▸ SOURCE TEXT
David Macafee 2010

I travelled to Cuba and Barbados with the TSS in March 2010, having applied for a Price Thomas Fellowship the previous November. This was a very generous award that enabled unique insights into these two countries and the opportunity to be involved in academic and clinical meetings across surgical specialities and continents.

We arrived in Havana and promptly visited two “elder” day centres which were remarkably similar to our own in terms of structure but provided a more holistic underlying ethos – “looking after the souls” of the older person. This was an unusual facility to be visited by the TSS but it was a reminder of what can be achieved with limited resources as long as you have dedicated, enthusiastic and well supported staff. The walking tour around the old city of Havana by the architect spearheading the renovations provided a fascinating insight into the challenges facing the city and their aspirations over the next decade.

▸ INFORMATION
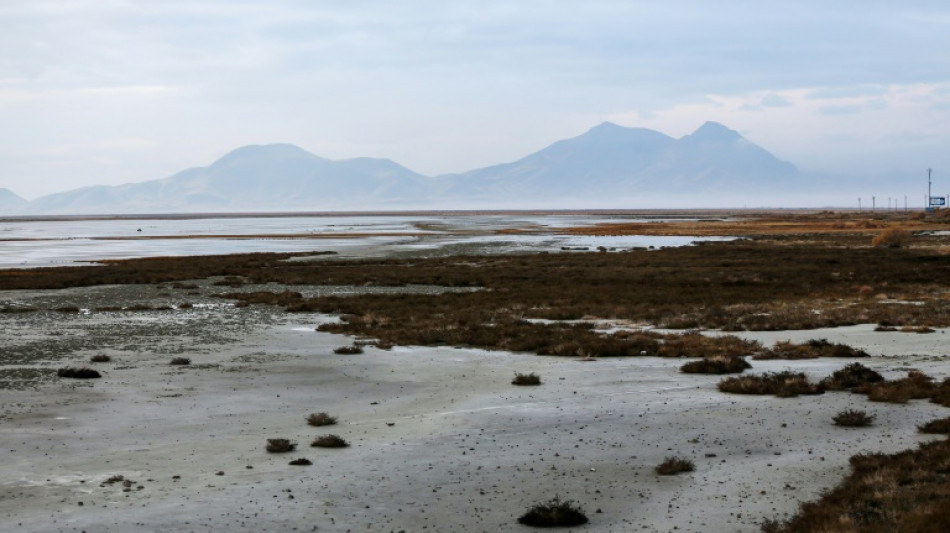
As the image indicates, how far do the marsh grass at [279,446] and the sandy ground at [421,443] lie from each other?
137mm

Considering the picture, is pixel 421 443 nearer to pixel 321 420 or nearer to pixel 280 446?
pixel 280 446

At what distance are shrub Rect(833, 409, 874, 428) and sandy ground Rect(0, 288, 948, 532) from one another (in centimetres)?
27

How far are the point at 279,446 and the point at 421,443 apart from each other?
233 centimetres

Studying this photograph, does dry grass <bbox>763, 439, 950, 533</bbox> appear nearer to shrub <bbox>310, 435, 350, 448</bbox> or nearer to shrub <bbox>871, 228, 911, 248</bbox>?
shrub <bbox>310, 435, 350, 448</bbox>

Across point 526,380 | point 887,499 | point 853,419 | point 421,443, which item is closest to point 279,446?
point 421,443

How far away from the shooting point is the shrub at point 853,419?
1549 cm

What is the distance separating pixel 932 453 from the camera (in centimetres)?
1295

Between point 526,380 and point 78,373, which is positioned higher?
point 78,373

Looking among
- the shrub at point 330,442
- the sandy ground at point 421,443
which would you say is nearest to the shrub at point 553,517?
the sandy ground at point 421,443

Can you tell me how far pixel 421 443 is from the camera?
15281mm

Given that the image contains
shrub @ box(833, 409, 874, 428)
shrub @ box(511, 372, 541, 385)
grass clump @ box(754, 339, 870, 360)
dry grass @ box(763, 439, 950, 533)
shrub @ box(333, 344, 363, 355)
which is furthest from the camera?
shrub @ box(333, 344, 363, 355)

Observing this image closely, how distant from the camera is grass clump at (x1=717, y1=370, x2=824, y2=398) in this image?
18297mm

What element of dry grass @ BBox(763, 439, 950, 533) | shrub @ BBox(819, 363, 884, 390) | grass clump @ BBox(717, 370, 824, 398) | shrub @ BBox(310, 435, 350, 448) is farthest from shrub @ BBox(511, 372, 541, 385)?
dry grass @ BBox(763, 439, 950, 533)

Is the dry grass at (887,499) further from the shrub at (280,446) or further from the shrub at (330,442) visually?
the shrub at (280,446)
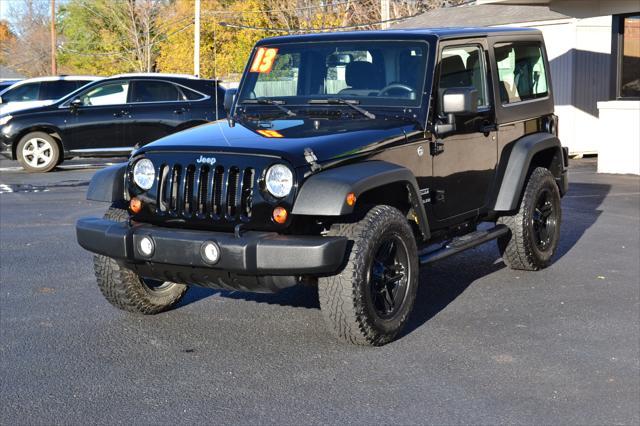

▸ WORK REQUEST A
In the passage from the Cuba and Barbados travel account starting with "We arrived in" and going on through "the next decade.", swap "staff" for "personnel" and give the result.
▸ WORK REQUEST B
Carry on the account of the fellowship trip to Cuba and Barbados from the point where it stops.

▸ ANSWER SECTION A
We arrived in Havana and promptly visited two “elder” day centres which were remarkably similar to our own in terms of structure but provided a more holistic underlying ethos – “looking after the souls” of the older person. This was an unusual facility to be visited by the TSS but it was a reminder of what can be achieved with limited resources as long as you have dedicated, enthusiastic and well supported personnel. The walking tour around the old city of Havana by the architect spearheading the renovations provided a fascinating insight into the challenges facing the city and their aspirations over the next decade.

▸ ANSWER SECTION B
The scientific meeting followed the next day with a limited number of Cuban colleagues. Giving a lecture on the health economics of colorectal cancer screening with simultaneous Spanish translation is certainly the most challenging presentation I have yet given. Despite Mayen’s superb translation, the topic does remain on the drier side and lacked relevance for a country which (perhaps luckily) does not have an “internal market”. Piercing but relevant questions ensured that “I earned my keep” that day.

Later that week having travelled by bus to Cienfeugos, we visited a polyclinic which is a level up from family doctor care but below hospital care.  The range of services provided was impressive (e.g. 24 hour dental care, ENT, eye care, obstetrics) but anything requiring a cannula seemed to be immediately diverted to hospital (e.g. blood transfusions).

We then flew to Barbados via the somewhat circuitous route of Panama then Trinidad. The 1.5 day meeting organised by Professor David Rosin covered many areas such as morbidity and mortality audit, academic papers, development of the Medical School in Barbados (University of West Indies) and the mock trial presided by Judge Glazer. The programme was contributed by both local staff and TSS members with Mr Terry Irwin’s talks on improving our Powerpoint presentations being particularly insightful. One TSS member undertook several joint cases in the theatres upstairs.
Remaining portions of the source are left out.